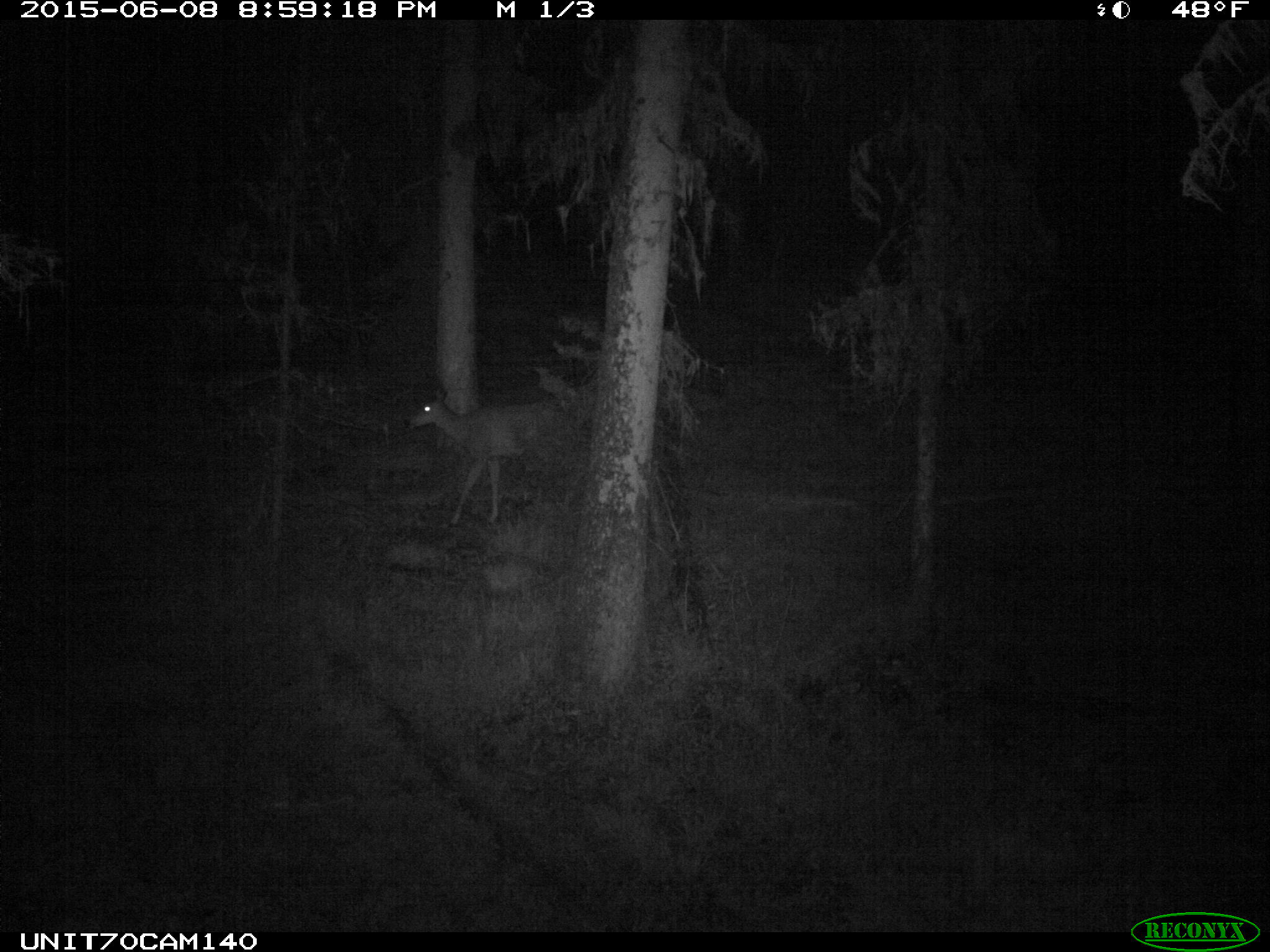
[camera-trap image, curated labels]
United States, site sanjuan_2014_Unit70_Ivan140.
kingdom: Animalia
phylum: Chordata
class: Mammalia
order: Artiodactyla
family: Cervidae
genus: Odocoileus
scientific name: Odocoileus hemionus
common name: mule deer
Odocoileus hemionus (mule deer).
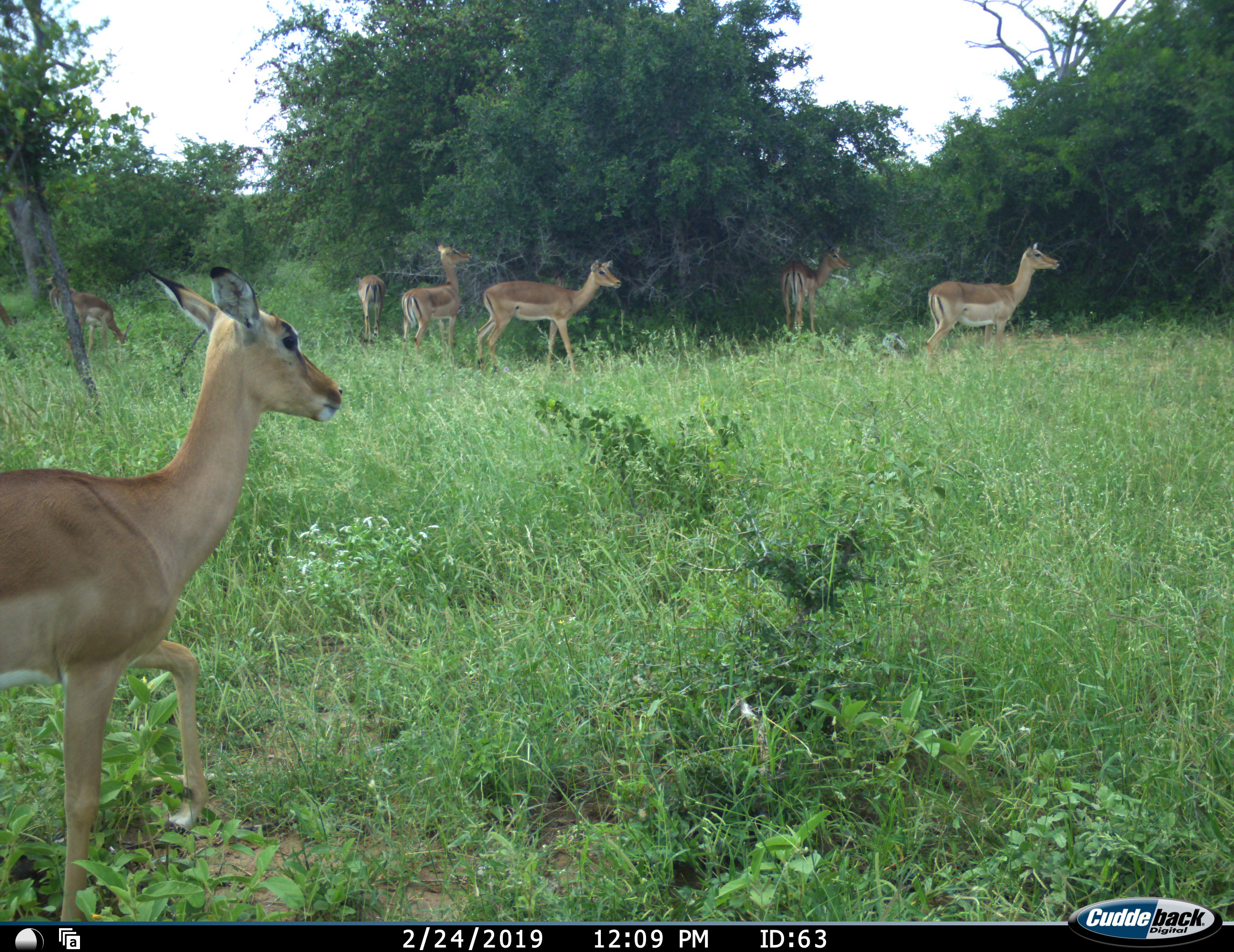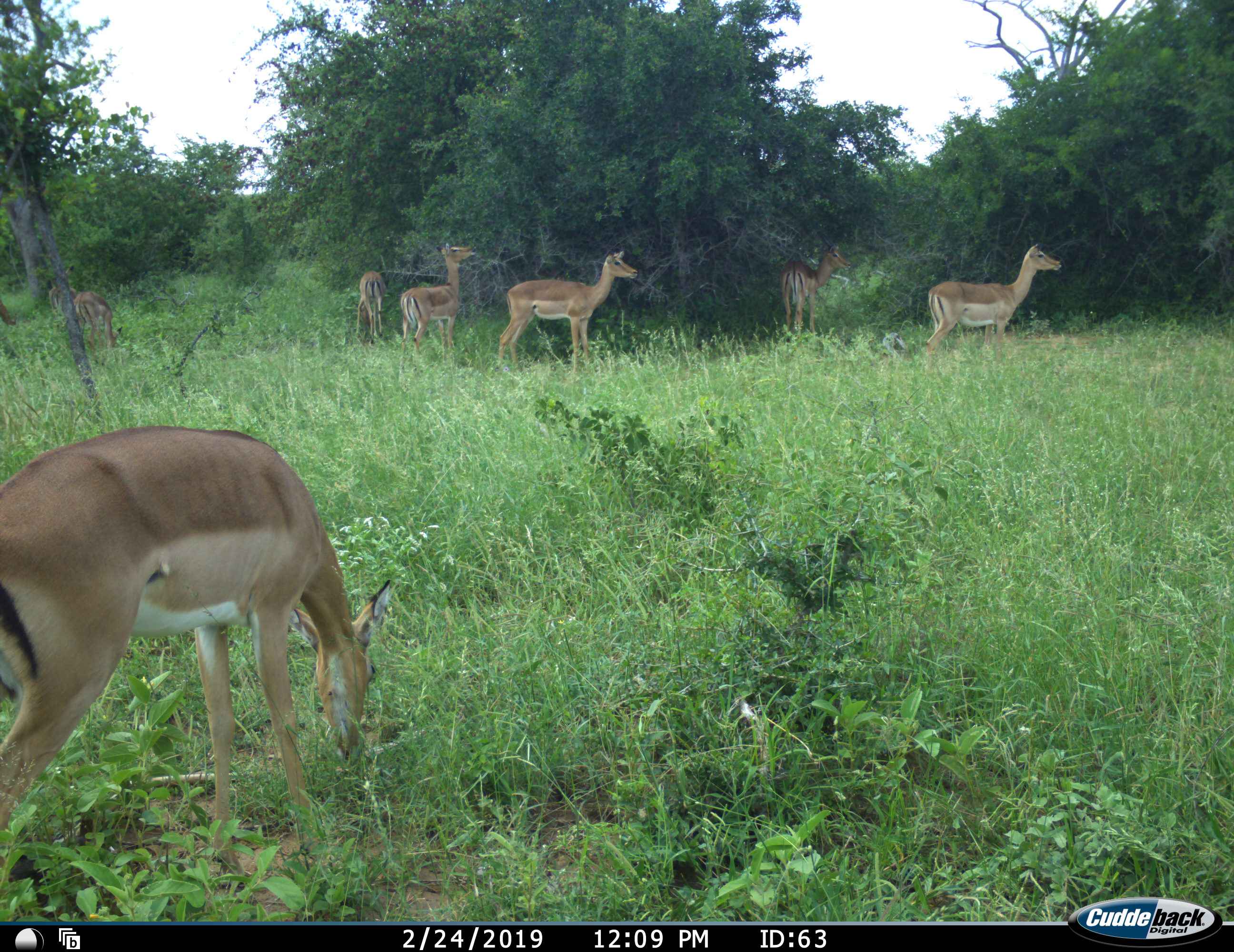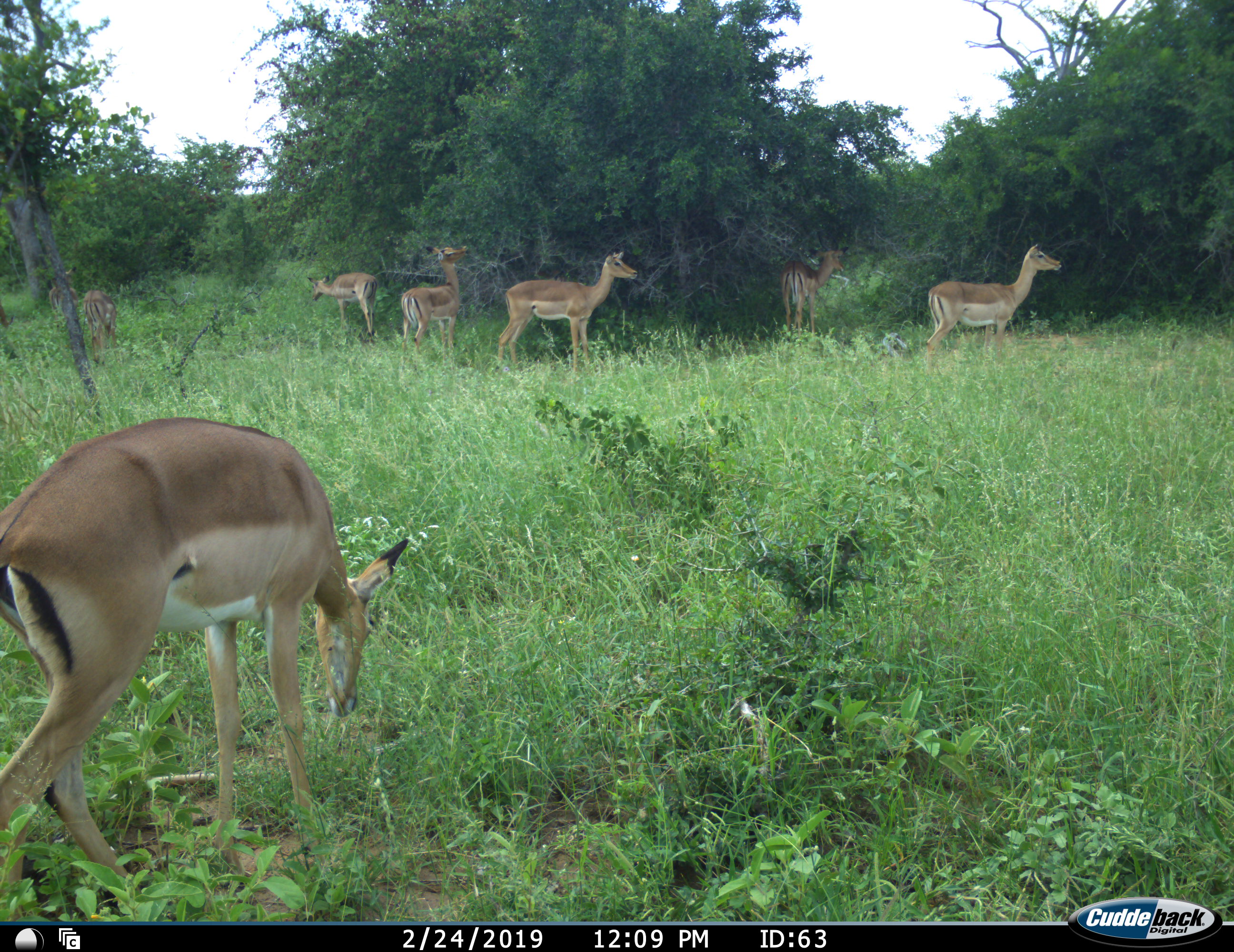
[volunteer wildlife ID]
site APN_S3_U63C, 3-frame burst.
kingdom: Animalia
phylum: Chordata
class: Mammalia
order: Artiodactyla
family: Bovidae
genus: Aepyceros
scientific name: Aepyceros melampus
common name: impala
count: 8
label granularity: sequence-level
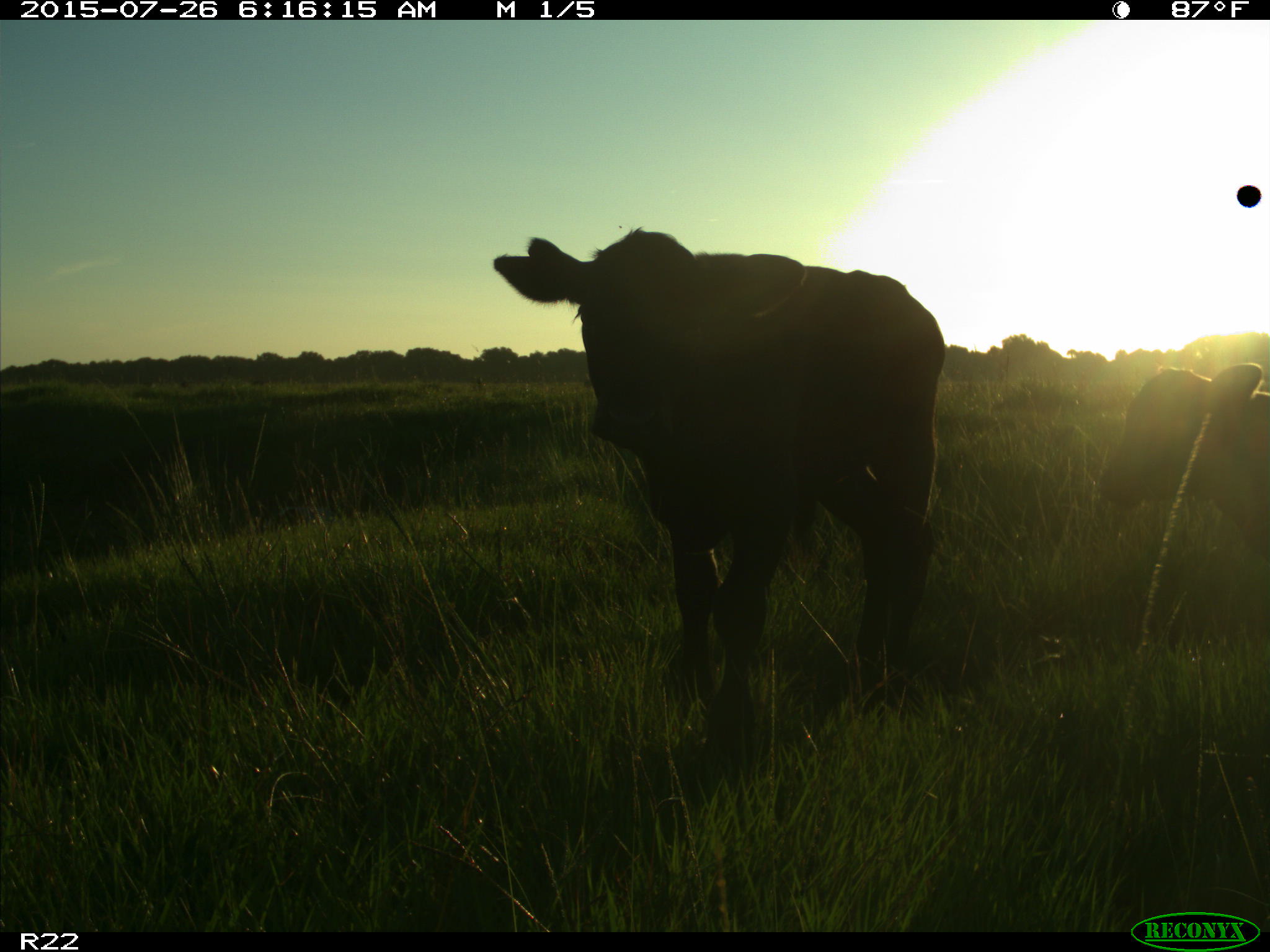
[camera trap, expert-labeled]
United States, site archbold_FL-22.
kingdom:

================

What is needed is the whole listing again, set down exactly, without its pictures.

◆ EXERCISE RESULT:
[camera-trap image, curated labels]
United States, site sanjuan_2014_Unit70_Ivan140.
kingdom: Animalia
phylum: Chordata
class: Mammalia
order: Artiodactyla
family: Cervidae
genus: Odocoileus
scientific name: Odocoileus hemionus
common name: mule deer
Odocoileus hemionus (mule deer).
[volunteer wildlife ID]
site APN_S3_U63C, 3-frame burst.
kingdom: Animalia
phylum: Chordata
class: Mammalia
order: Artiodactyla
family: Bovidae
genus: Aepyceros
scientific name: Aepyceros melampus
common name: impala
count: 8
label granularity: sequence-level
[camera trap, expert-labeled]
United States, site archbold_FL-22.
kingdom:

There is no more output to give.